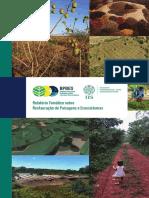 Relatorio Temático sobre - Restauração de PAisagens e Ecossistemas - BPBES 2019 80p.pdf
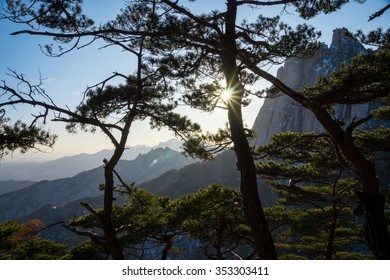 Sun shining through pine trees in Bukhansan National Park, Seoul, South Korea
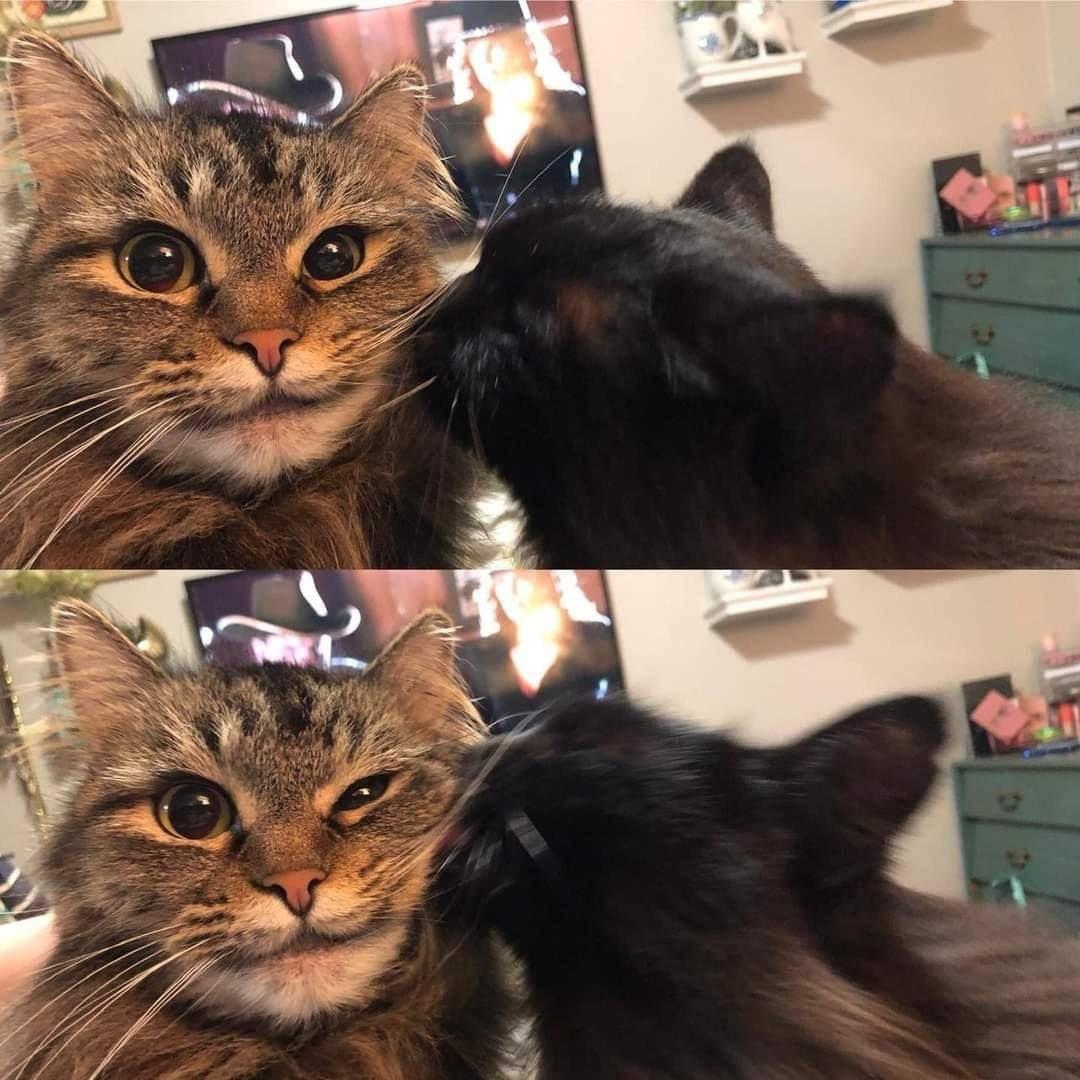 得意猫猫meme原图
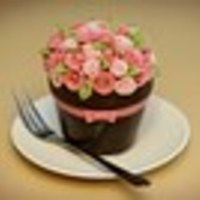 mrsmudrash Cake Central Cake Decorator Profile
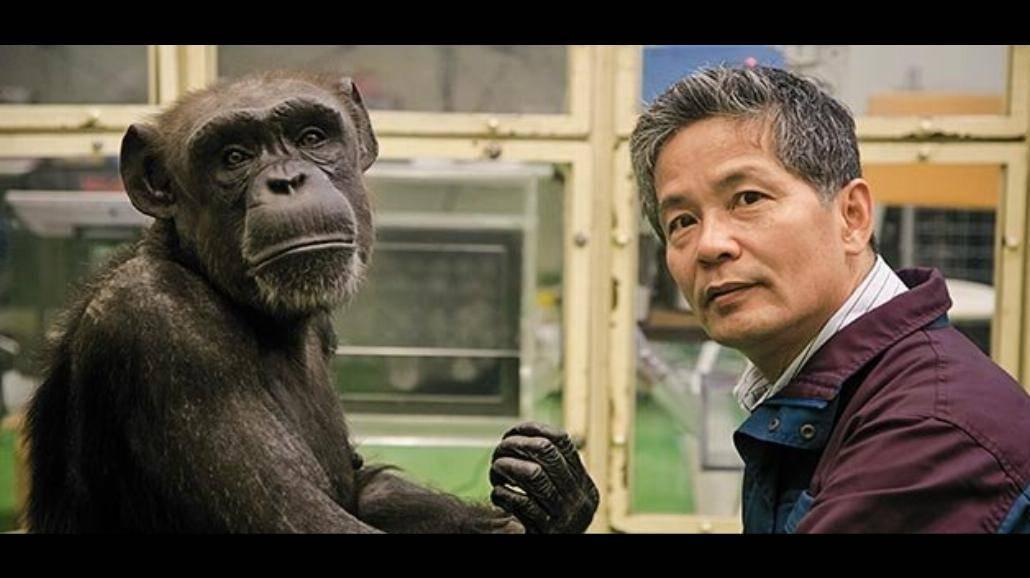 Matsuzawa: Szympansy przewyższają studentów w niektórych testach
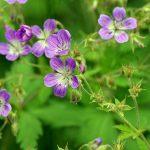 flower-830399_640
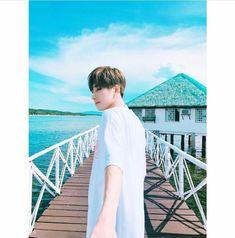 Hold me tight (wonwoo) Seventeen Soonyoung, Seventeen Wonwoo, Seventeen Debut, Seventeen Memes, Woozi, Mingyu Wonwoo, K Pop, Vernon Chwe, Rapper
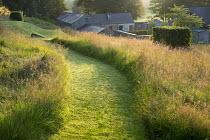 Mown path through long grass meadow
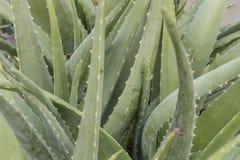 Un aloe Vera Plant Close Up Immagine Stock Libera da Diritti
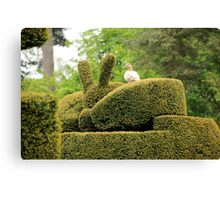 up all night doing me topiary Canvas Print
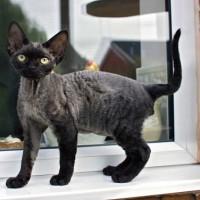 10 من أنواع القطط السوداء الرائعة بالصور
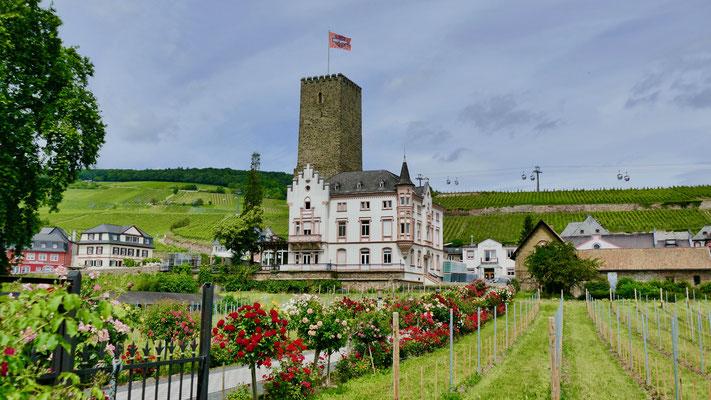Rüdesheim am Rhein,  die Brömserburg Sehenswürdigkeiten Deutschland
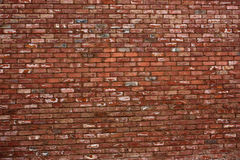 Rich Brick Wall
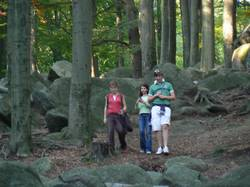 [title] - Steine und Fossilien geben Antwort auf die Frage wie die Erde entstand und wie sich das Leben auf unserem Planeten entwickelte. Die verschiedenen Steinschichten, die an vielen Stellen in Deutschland erkundet werden können, enthalten zahlreiche Funde und erlauben uns einen Einblick in die faszienierende Geschichte der Erde.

*TRY IT*.
Produce the full material again verbatim, with the pictures dropped.

*SOLUTION TO THIS EXERCISE*.
 Relatorio Temático sobre - Restauração de PAisagens e Ecossistemas - BPBES 2019 80p.pdf
 Sun shining through pine trees in Bukhansan National Park, Seoul, South Korea
 得意猫猫meme原图
 mrsmudrash Cake Central Cake Decorator Profile
 Matsuzawa: Szympansy przewyższają studentów w niektórych testach
 flower-830399_640
 Hold me tight (wonwoo) Seventeen Soonyoung, Seventeen Wonwoo, Seventeen Debut, Seventeen Memes, Woozi, Mingyu Wonwoo, K Pop, Vernon Chwe, Rapper
 Mown path through long grass meadow
 Un aloe Vera Plant Close Up Immagine Stock Libera da Diritti
 up all night doing me topiary Canvas Print
 10 من أنواع القطط السوداء الرائعة بالصور
Rüdesheim am Rhein,  die Brömserburg Sehenswürdigkeiten Deutschland
 Rich Brick Wall
 [title] - Steine und Fossilien geben Antwort auf die Frage wie die Erde entstand und wie sich das Leben auf unserem Planeten entwickelte. Die verschiedenen Steinschichten, die an vielen Stellen in Deutschland erkundet werden können, enthalten zahlreiche Funde und erlauben uns einen Einblick in die faszienierende Geschichte der Erde.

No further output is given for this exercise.